We might not even know what the space of possibilities is!

_How can we evaluate the uncertainty of a location estimator, if we do not know the real distribution of the data?_

## Bootstrap method
_Take some data, and pretend the real distribution is exactly like that._

This seems self-referential, but it can actually be proven to work (with theorems, not just with practical results).
It is a very safe technique to use, in particular, for extracting the variance of estimators (even complicated estimators, not just location parameter estimators).

 - We take some samples $x_i,i=1,\dots,N$ from real data.
 - We take the discrete distribution $p^*(x)=\frac{1}{N}\sum_i\delta(x-x_i)$.
 - Whenever we need the real distribution $p$, we use $p^*$ instead as an approximation;
    - e.g. we run our Monte Carlo, we extract data from $p^*$;
    - this can be done using the _resampling with repetition_ method, i.e. we extract an integer $j$ in $[1,N]$ and take the sample $x_j$, which is very fast and easy to implement;
    - allowing the repetition is extremely important, otherwise we would have always the same as the original sample, which would make our simulation pointless;
    - the different number of copies of each event in each repetition is what generates the variability we need to evaluate our estimator's variance;
    - this can also be done by drawing the number of copies of each $x_i$ from a Poisson distribution with mean $S/N$, where $S$ is the number of samples we want to draw (but now we will have $S$ examples _in average_, but the actual number of samples will fluctuate, which we may want in some cases, but not in others).
    
We can, of course, also bootstrap from an histogram.

## Bootstrap uncertainty
_What is the error that I make by using the bootstrap approximation $p^*$ instead of $p$?_

This would be a systematic uncertainty on my estimate of the variance of my estimator.

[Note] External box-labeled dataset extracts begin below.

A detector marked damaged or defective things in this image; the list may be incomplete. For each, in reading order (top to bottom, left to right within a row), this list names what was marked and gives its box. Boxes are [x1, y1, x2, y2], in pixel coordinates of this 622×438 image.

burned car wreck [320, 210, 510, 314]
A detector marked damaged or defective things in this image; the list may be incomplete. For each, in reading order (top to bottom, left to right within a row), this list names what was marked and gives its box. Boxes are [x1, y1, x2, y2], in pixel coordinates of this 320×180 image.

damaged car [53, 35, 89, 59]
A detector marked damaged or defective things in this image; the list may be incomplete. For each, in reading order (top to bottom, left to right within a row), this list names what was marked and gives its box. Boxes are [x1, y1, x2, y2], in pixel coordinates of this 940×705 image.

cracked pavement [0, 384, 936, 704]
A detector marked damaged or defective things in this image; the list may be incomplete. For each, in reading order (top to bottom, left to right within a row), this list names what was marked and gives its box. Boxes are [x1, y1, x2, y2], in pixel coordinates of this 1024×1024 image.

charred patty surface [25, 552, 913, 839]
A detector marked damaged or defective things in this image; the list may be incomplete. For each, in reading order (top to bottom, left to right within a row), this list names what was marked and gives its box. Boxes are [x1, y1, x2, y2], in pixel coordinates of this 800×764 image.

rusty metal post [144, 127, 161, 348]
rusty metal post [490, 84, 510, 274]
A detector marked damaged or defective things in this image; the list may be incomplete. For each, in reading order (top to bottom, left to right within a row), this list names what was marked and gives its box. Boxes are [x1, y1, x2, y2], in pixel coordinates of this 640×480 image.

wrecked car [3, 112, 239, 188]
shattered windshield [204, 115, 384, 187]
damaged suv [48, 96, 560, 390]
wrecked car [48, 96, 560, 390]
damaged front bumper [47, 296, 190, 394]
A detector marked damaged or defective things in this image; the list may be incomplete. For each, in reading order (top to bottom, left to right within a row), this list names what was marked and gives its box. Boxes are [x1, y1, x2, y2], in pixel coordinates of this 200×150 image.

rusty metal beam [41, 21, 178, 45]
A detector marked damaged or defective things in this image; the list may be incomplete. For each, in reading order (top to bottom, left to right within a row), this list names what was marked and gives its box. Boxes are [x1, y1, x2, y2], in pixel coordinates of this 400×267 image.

The solution, surprisingly, is the _double bootstrap_, i.e. bootstrapping from bootstrapped samples.
This might seem like a recusrive thing that may diverge, but it can actually be proven that the double bootstrap improves our estimate!

 - We take a data sample $x_i$.
 - We take $M$ samples $y_{i,j}$ by bootstrapping $x_i$.
 - We compute the variance from every $y_j$ set.
 - We compute the variance of the variance from the set of $M$ variances we obtained.

# Exercise
 - Generate a sample from one of the distributions from last time.
 - Choose a location estimator and calculate its distribution.
 - Estimate its variance with the bootstrap method.
 - Compare the previous results with the one obtained with the double-bootstrap method.

Repeat for a couple of distributions/estimators at most.